Thursday, June 4, 2026

Food & Drug Chief Leaving Role, Trump Announces

Food & Drug Chief Leaving Role, Trump Announces

Marty Makary’s tenure as FDA commissioner ended Tuesday in the manner it was conducted — amid competing pressures from every direction, with no single constituency satisfied and the White House confirming his departure in the blunt shorthand of a president who had grown tired of the arrangement.

“Marty is a terrific guy, but he’s going to go on, and he’s going to lead a good life,” Trump told reporters when asked whether he had fired the FDA commissioner.
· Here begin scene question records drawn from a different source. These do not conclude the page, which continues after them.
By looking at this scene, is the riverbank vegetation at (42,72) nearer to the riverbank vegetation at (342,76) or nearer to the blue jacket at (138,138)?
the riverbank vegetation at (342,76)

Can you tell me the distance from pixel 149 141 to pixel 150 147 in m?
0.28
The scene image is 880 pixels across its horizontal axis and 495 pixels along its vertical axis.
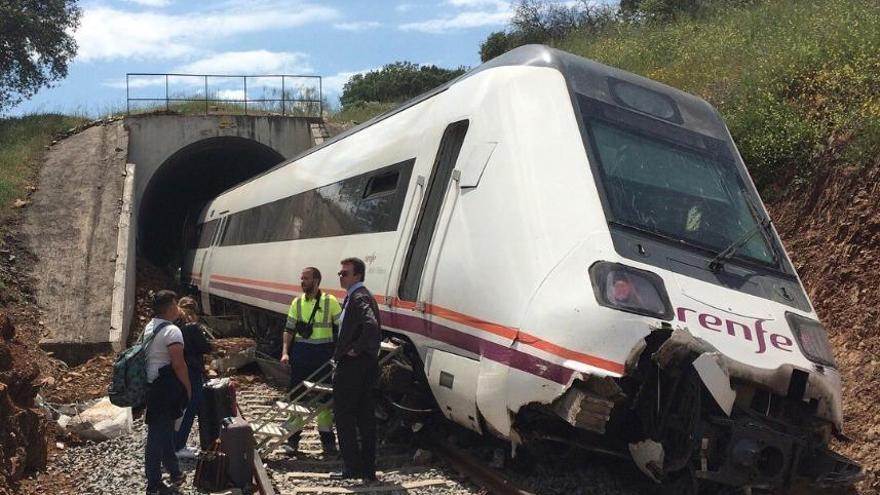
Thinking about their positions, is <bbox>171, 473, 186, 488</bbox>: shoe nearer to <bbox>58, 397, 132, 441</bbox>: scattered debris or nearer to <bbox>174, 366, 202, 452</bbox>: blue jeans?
<bbox>174, 366, 202, 452</bbox>: blue jeans

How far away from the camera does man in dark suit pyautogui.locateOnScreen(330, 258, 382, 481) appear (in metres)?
5.98

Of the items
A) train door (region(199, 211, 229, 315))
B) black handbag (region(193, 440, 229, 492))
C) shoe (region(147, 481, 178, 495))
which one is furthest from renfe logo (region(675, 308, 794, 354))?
train door (region(199, 211, 229, 315))

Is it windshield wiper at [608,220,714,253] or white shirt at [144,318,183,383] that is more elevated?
windshield wiper at [608,220,714,253]

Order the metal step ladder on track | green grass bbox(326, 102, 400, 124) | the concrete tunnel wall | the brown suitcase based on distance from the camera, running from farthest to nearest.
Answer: green grass bbox(326, 102, 400, 124) < the concrete tunnel wall < the metal step ladder on track < the brown suitcase

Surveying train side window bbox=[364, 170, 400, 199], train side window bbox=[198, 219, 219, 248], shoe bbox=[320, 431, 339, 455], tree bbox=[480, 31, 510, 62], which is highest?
tree bbox=[480, 31, 510, 62]

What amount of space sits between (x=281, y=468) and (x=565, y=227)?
303 centimetres

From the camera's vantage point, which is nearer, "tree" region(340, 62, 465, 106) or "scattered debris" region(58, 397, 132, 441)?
"scattered debris" region(58, 397, 132, 441)

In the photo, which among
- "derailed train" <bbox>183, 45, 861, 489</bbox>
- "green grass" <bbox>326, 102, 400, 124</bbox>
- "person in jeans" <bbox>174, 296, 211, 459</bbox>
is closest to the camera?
"derailed train" <bbox>183, 45, 861, 489</bbox>

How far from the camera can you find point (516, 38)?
104 feet

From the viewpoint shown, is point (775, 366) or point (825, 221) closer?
point (775, 366)

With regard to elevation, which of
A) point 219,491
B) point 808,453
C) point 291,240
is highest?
point 291,240

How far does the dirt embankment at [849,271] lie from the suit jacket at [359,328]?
358cm

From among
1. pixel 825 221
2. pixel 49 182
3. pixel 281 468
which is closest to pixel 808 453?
pixel 281 468

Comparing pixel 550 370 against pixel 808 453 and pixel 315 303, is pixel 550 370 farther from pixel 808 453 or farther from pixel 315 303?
pixel 315 303
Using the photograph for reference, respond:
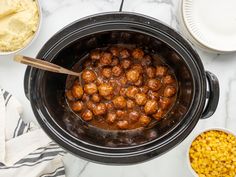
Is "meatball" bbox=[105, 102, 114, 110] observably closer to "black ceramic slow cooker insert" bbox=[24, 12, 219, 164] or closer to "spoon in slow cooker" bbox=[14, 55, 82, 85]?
"black ceramic slow cooker insert" bbox=[24, 12, 219, 164]

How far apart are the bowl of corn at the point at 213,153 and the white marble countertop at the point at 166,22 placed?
60mm

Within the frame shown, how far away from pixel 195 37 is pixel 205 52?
0.11 meters

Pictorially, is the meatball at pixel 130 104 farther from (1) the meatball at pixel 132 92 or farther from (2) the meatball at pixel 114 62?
(2) the meatball at pixel 114 62

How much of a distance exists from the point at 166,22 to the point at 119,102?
40 cm

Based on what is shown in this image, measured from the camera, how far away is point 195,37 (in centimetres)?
189

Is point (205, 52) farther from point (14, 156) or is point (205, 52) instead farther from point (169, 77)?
point (14, 156)

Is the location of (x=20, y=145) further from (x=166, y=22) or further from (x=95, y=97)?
(x=166, y=22)

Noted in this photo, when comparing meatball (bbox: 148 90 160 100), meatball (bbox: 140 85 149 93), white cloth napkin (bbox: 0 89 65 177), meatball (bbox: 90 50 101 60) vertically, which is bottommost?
white cloth napkin (bbox: 0 89 65 177)

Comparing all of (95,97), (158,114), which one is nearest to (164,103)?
(158,114)

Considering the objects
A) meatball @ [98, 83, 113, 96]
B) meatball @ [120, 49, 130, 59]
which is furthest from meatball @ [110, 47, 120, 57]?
meatball @ [98, 83, 113, 96]

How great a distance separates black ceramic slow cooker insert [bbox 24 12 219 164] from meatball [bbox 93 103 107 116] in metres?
0.11

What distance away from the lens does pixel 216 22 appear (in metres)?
1.95

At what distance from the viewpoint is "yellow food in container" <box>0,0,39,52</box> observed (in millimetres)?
1896

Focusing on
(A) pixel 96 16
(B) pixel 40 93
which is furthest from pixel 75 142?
(A) pixel 96 16
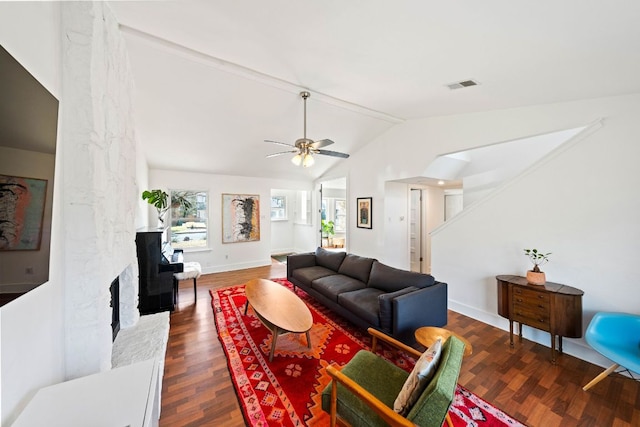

He later posted what appeared to be Makary’s resignation text on Truth Social, thanked him for doing “a great job” and described him as “a hard worker, who was respected by all.” Kyle Diamantas, previously the agency’s top food official, will serve as acting commissioner.

The gap between Trump’s warm send-off language and the circumstances of Makary’s exit is considerable. He lasted just over a year at the helm of an agency that oversees vaccines, medicines and food for the world’s largest economy — and in that time managed to antagonize pharmaceutical executives, tobacco lobbyists, anti-abortion activists, public health leaders and ultimately the White House itself, an achievement of comprehensive alienation that is difficult to accomplish accidentally.

The proximate pressure that accelerated his departure was the administration’s push to approve flavored e-cigarettes. Makary had voiced concern about fruit-flavored vapes and their appeal to young people. The administration forged ahead regardless, and the friction that produced appears to have been the final weight on a scale already loaded with accumulated grievances.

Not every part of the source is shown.